Actually, despite the brevity of the Rommel sequences in that flick, Patton appeared to give us a much stronger portrait of the man than did Fox. The earlier film essentially just came across as melodramatic claptrap. Oddly, it told us of all Rommel’s great achievements, but we never got to see any of them. It seemed weird to get a story about a great warrior but we never watched an actual battle. Perhaps this occurred due to budget limitations, but it harmed the verisimilitude of Fox nonetheless.
I found that the pacing of Fox worked poorly as well. The movie really flitted around from time to time badly during the opening minutes, and this gave it a lack of grounding that ultimately harmed it. The film went with more of a conventional chronological attitude after it set up its premise, but the damage was done, and it still sped through events too rapidly.

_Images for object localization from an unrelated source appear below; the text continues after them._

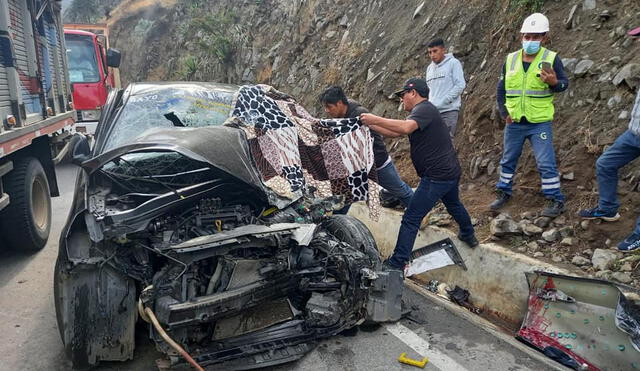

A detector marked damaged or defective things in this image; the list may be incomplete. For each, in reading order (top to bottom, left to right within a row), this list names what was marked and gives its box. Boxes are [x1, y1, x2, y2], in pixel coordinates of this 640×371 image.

shattered windshield [102, 85, 235, 152]
crushed car hood [81, 126, 296, 209]
wrecked black car [53, 83, 400, 370]
broken car body panel [55, 83, 398, 370]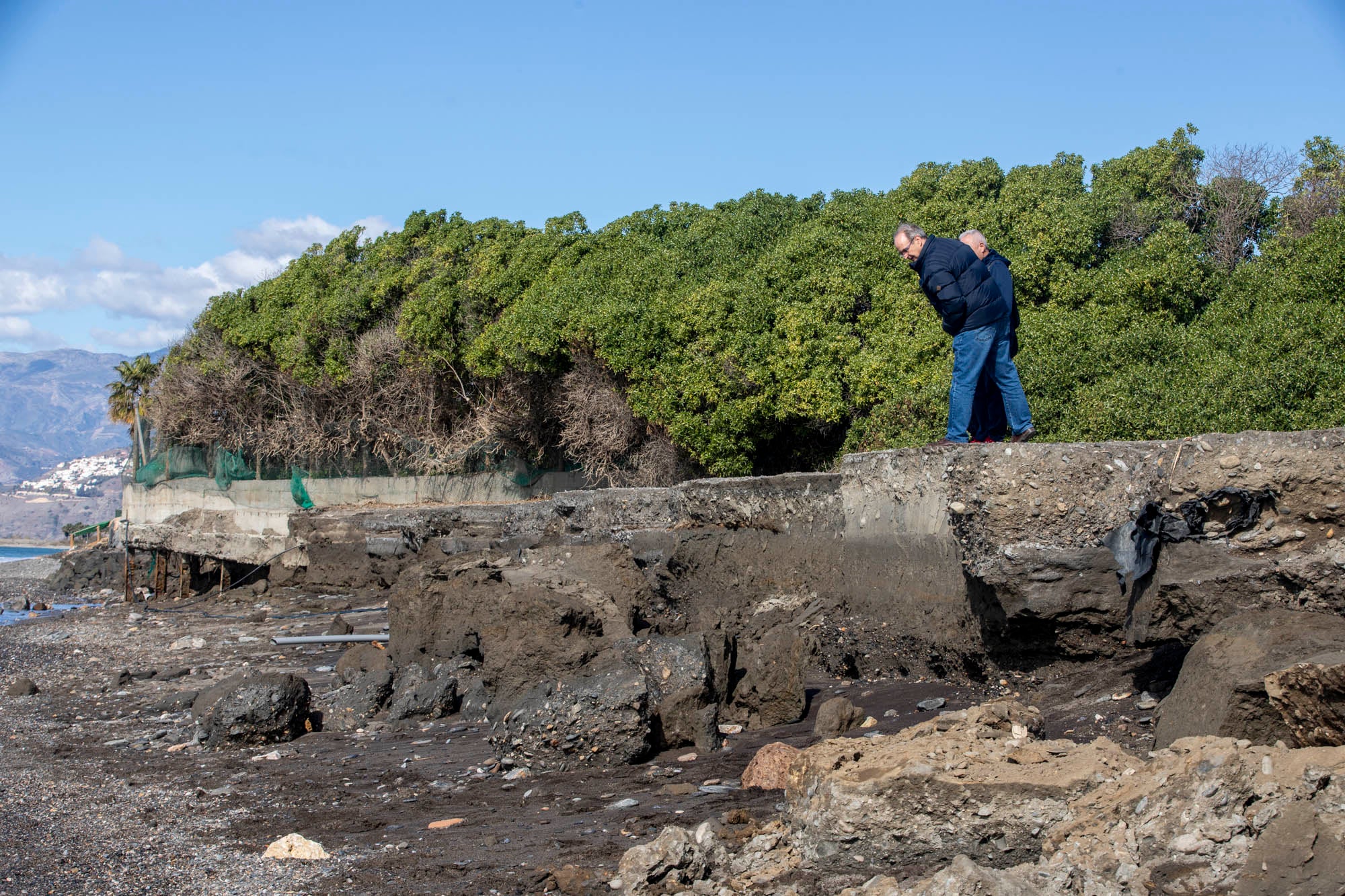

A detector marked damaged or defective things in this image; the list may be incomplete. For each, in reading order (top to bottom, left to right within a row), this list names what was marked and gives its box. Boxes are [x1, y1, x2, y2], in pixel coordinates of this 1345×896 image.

torn black tarp [1098, 489, 1275, 592]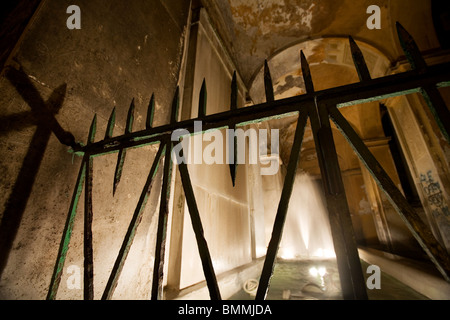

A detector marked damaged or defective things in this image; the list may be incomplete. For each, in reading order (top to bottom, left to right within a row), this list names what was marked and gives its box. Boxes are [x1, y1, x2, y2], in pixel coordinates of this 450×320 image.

rusted metal frame [46, 160, 86, 300]
rusted metal frame [101, 142, 166, 300]
rusted metal frame [150, 136, 173, 298]
rusted metal frame [178, 145, 223, 300]
rusty iron gate [46, 22, 450, 300]
rusted metal frame [71, 63, 450, 158]
rusted metal frame [253, 108, 310, 300]
rusted metal frame [326, 105, 450, 280]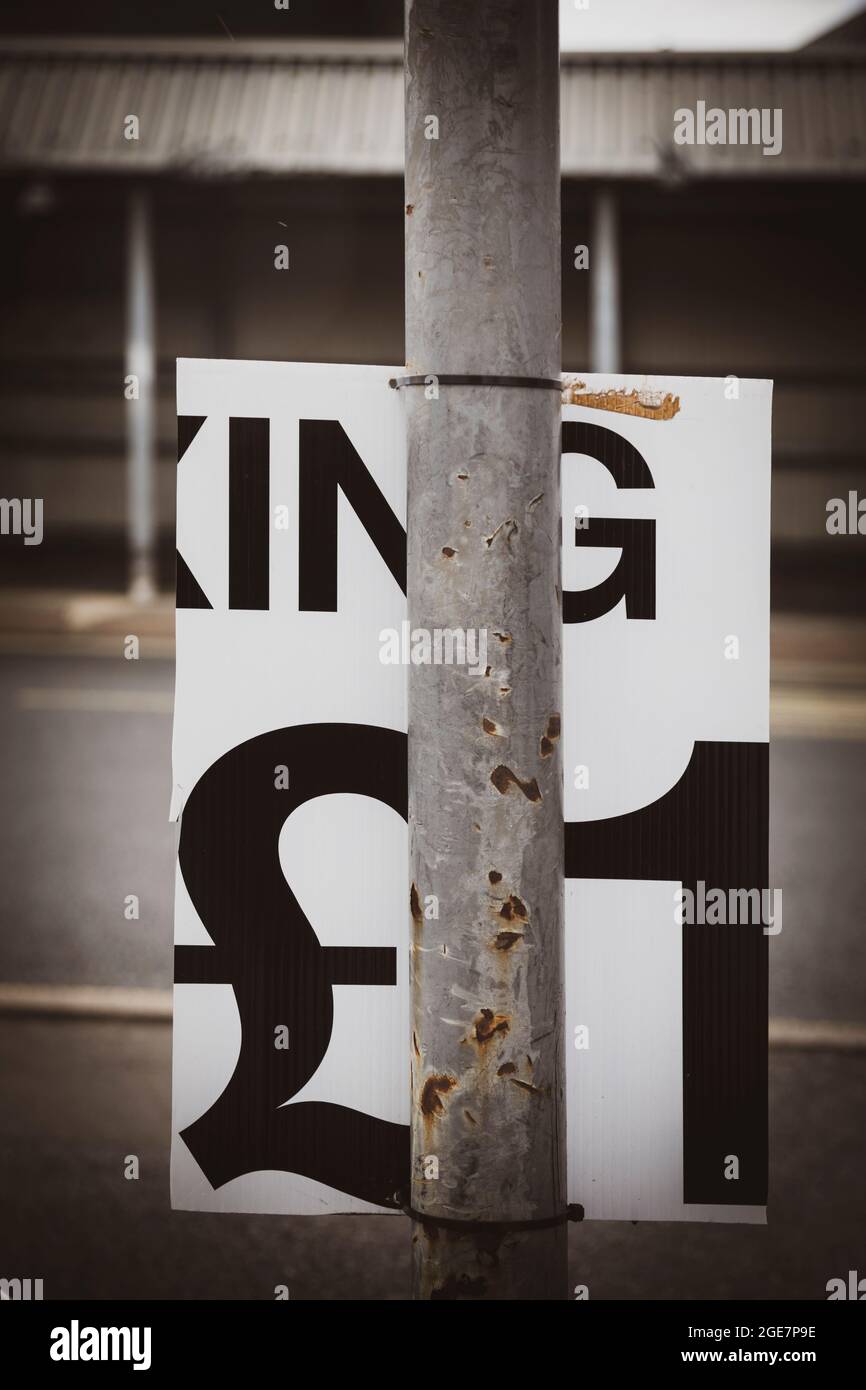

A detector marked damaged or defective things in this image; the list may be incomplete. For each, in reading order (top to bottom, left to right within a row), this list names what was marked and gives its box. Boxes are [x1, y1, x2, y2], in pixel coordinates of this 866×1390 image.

peeling paint on pole [403, 0, 567, 1301]
rust spot on pole [492, 767, 539, 800]
rust spot on pole [475, 1011, 508, 1045]
rust spot on pole [422, 1073, 461, 1117]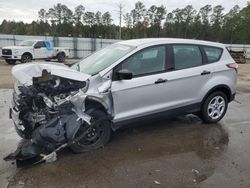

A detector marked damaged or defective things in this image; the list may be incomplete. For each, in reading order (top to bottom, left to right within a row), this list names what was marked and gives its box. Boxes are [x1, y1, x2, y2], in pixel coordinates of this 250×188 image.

damaged hood [11, 62, 91, 86]
damaged front end [4, 63, 107, 167]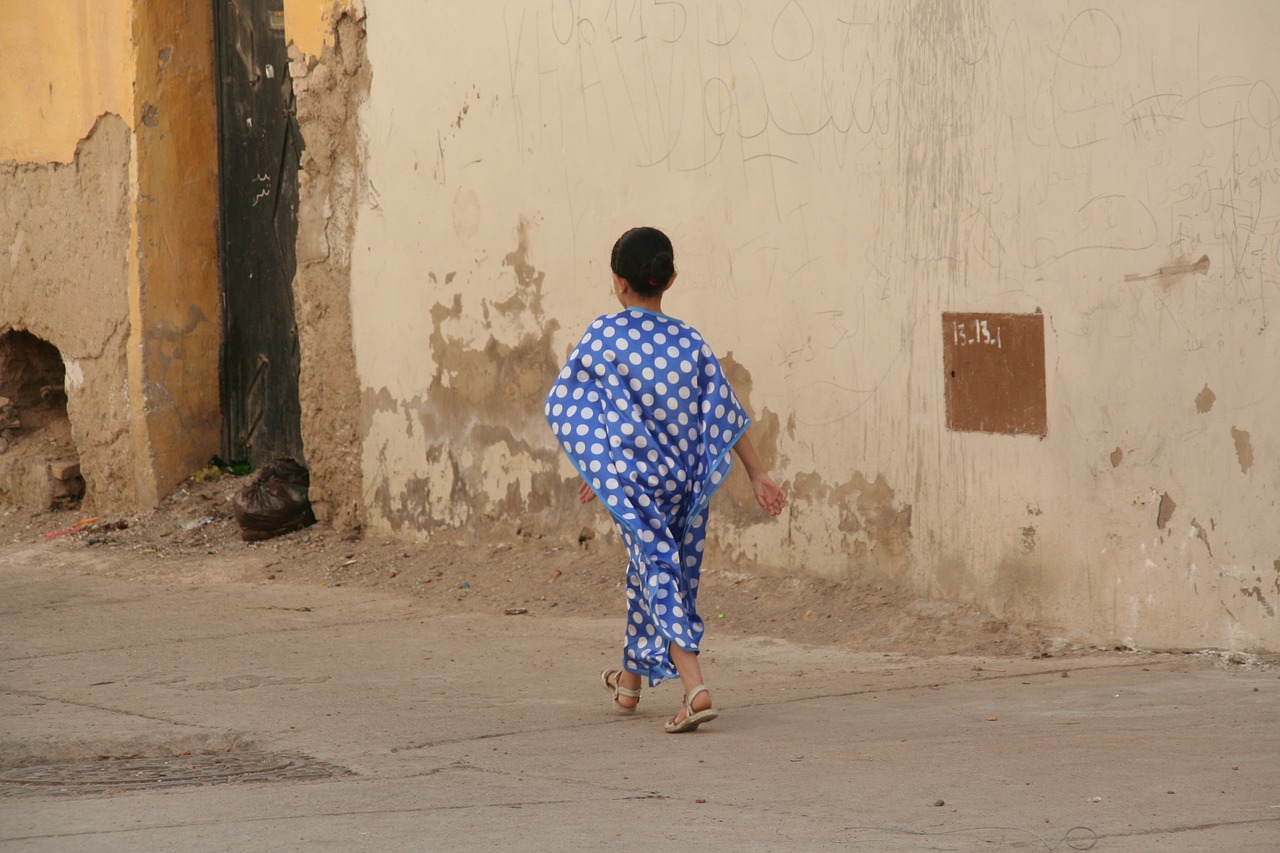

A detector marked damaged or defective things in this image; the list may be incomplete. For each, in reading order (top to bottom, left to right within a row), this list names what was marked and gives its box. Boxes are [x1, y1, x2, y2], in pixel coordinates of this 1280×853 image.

cracked wall surface [304, 0, 1274, 648]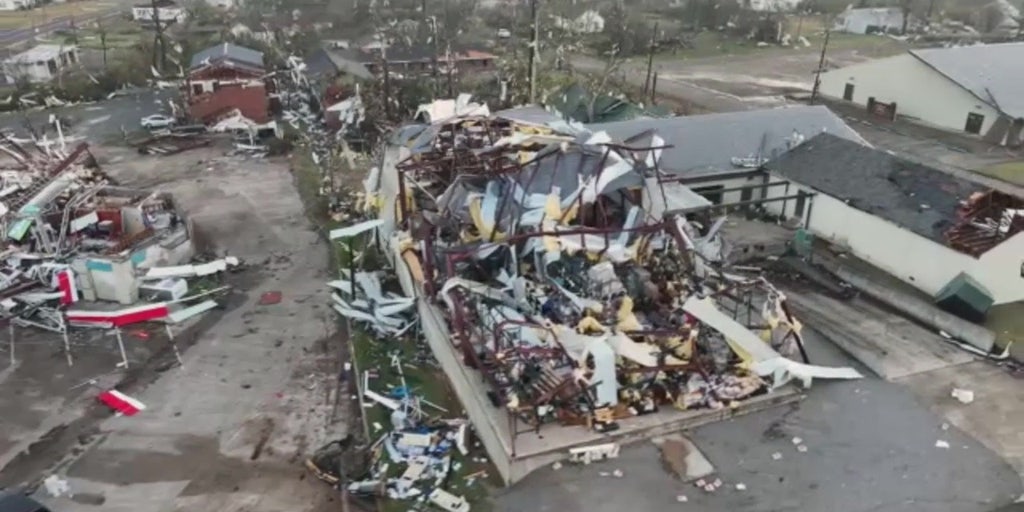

What’s up with that early exposition anyway? I never quite figured out why the filmmakers bothered to spend so much time with useless set-up to establish Desmond Young and his cause. Perhaps they thought this would make the movie seem more factual and like a documentary, but it didn’t. Instead, it just created a more disjointed piece that seemed like it didn’t know where it wanted to go.
Frankly, The Desert Fox was a mess. It made Rommel look more involved in a plot to remove Hitler than he actually was, and it painted a flaccid portrayal of a noted military man. I won’t even get into how strange it seemed to watch a movie in which a Nazi was essentially treated like a hero, but I can’t say that I cared for that element of it either. I’d love to see a quality take on the life of Field Marshal Rommel, but The Desert Fox offered a poor and goofy examination of the man.